Natural plant-derived drugs and their active extracts are potential options for developing treatments for ALI (Sun et al. 2022). CP-25, an esterified derivative of paeoniflorin, has good anti-inflammatory and immunomodulatory activity, and has regulatory effects on a variety of autoimmune diseases (Yang and Wei 2020). In a previous animal model, we demonstrated that CP-25 ameliorated methotrexate-induced renal and hepatic injury. (Wei et al. 2021; Yang et al. 2019). Like CP-25, paroxetine has significant anti-inflammatory effects. Briefly, T-lymphocyte activation and joint infiltration in collagenous arthritis rats are ameliorated by paroxetine (Wang et al. 2017). Moreover, paroxetine has been confirmed to ameliorate tissue injury, such as cerebral ischemia (Naderi et al. 2018). The commonality of their tissue-protective effects may be associated with the inhibition of GRK2 activity. We previously showed that CP-25 directly binds to Ala321 of GRK2, inhibiting GRK2 translocation from the cytoplasm to the cell membrane and GRK2 kinase activity (Han et al. 2021). Moreover, paroxetine and its derivative GSK180736A were able to inhibit GRK2 kinase activity due to their ability to specifically interact with the kinase domain of GRK2 by forming hydrogen bonds at D272 and M274. (Waldschmidt et al. 2016). Therefore, we hypothesize that drugs that pharmacologically inhibit GRK2, such as CP-25, paroxetine and GSK180736A, may improve cisplatin-induced ALI by regulating GRK2. In the current study, we explored and evaluated the effect of GRK2 on a cisplatin-induced ALI model. The CP-25 doses used were determined based on previous reports (Yang et al. 2019; Wei et al. 2021). Our data revealed that paroxetine (5 mg/kg) and CP-25 (70 and 140 mg/kg) effectively downregulated AST and ALT and significantly improved liver pathological manifestations in ALI model mice, suggesting good protection against ALI. Further study revealed that CP-25 effectively downregulated GRK2 and NOX4, resulting in reduced hepatic oxidative stress, decreased ROS production and cellular ER stress and increased apoptosis. In the in vitro study, we observed similar results, which were consistent with the in vivo results. To our knowledge, GRK2 as a potential new therapeutic target for cisplatin-induced ALI was identified for the first time. The present study may provide a new horizon for the future clinical application of pharmacological GRK2 inhibition.
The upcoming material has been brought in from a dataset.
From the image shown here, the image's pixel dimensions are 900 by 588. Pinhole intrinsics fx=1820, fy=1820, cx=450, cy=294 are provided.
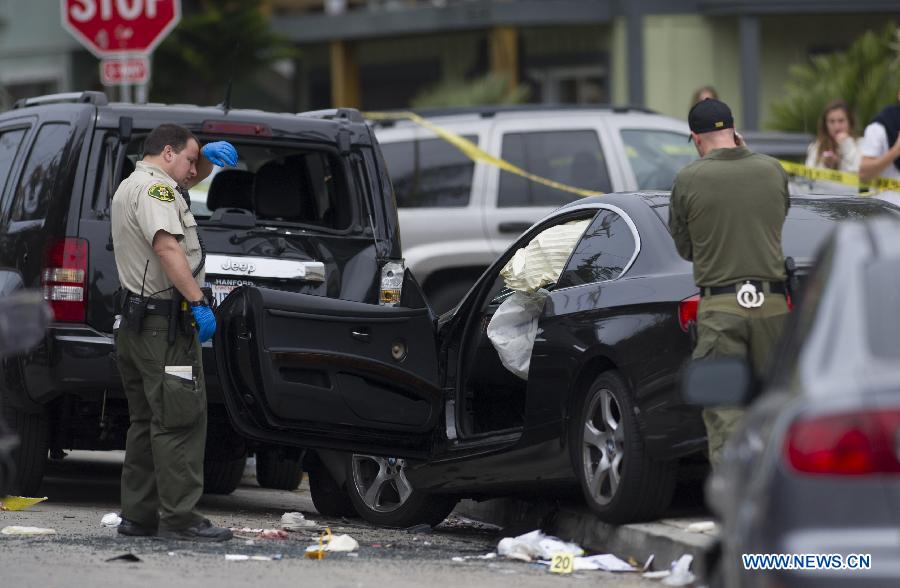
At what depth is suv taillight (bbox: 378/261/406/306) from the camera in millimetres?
9148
Previous studies have reported that reducing GRK2 levels in myeloid cells can prevent high-fat diet-induced changes in liver metabolism, thereby protecting the liver (Vila-Bedmar et al. 2020). However, that research was limited to myeloid cells rather than focusing on the liver itself, and the mechanism of the downstream effects on the liver has not been fully explained. For the first time, we showed that GRK2 participates in the process of ALI and further revealed that GRK2 regulates NOX4-mediated oxidative stress. On this basis, the small molecule drug CP-25 was used to intervene in ALI model mice, providing a new therapeutic idea for the clinical prevention of ALI.
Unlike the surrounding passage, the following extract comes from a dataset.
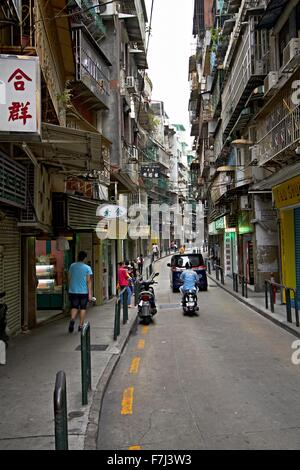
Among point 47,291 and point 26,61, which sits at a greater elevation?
point 26,61

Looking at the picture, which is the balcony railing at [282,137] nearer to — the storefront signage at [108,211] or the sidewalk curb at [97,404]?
the storefront signage at [108,211]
This study has certain limitations. Our study utilized hemizygous whole-body Grk2 knockout mice rather than a liver-specific gene knockout model and used only siRNA in vitro and not gene knockout. Compared with conventional global knockout animals, conditional knockout (CKO) animals provide a more precise, accurate, and reliable method for targeting gene modifications in both temporal and spatial dimensions. Therefore, the CKO model effectively addresses some of the inherent limitations of traditional knockout methods methods and is indispensable for investigating target genes involved in embryonic mortality as well as elucidating the physiological and pathological roles of genes in specific tissues or cells (Wang and Abate-Shen 2014; Hu et al. 2012). To avoid the embryonic lethality associated with complete Grk2 knockout and facilitate investigations into the role and mechanism of Grk2 in liver development, growth, disease occurrence, and therapy, it is imperative to employ liver-specific conditional knockout mice as an alternative approach. Future research will systematically conduct relevant work. Although siRNA-mediated cell transfection has been used for cell function inhibition in vitro, several limitations remain. Our siRNA-transfected cells did not completely silence Grk2 expression, so we used Grk2-knockout cells for further verification in subsequent experiments.

Conclusions

In conclusion, GRK2 is abnormally upregulated and plays a crucial role in cisplatin-induced ALI via the modulation of NOX4 expression, ROS release, and ER stress. Pharmacological inhibition of GRK2 with CP-25 or paroxetine effectively alleviated ALI. GRK2 is a novel therapeutic sit for the prevention and treatment of liver injury.

Supplementary Information

Below is the link to the electronic supplementary material.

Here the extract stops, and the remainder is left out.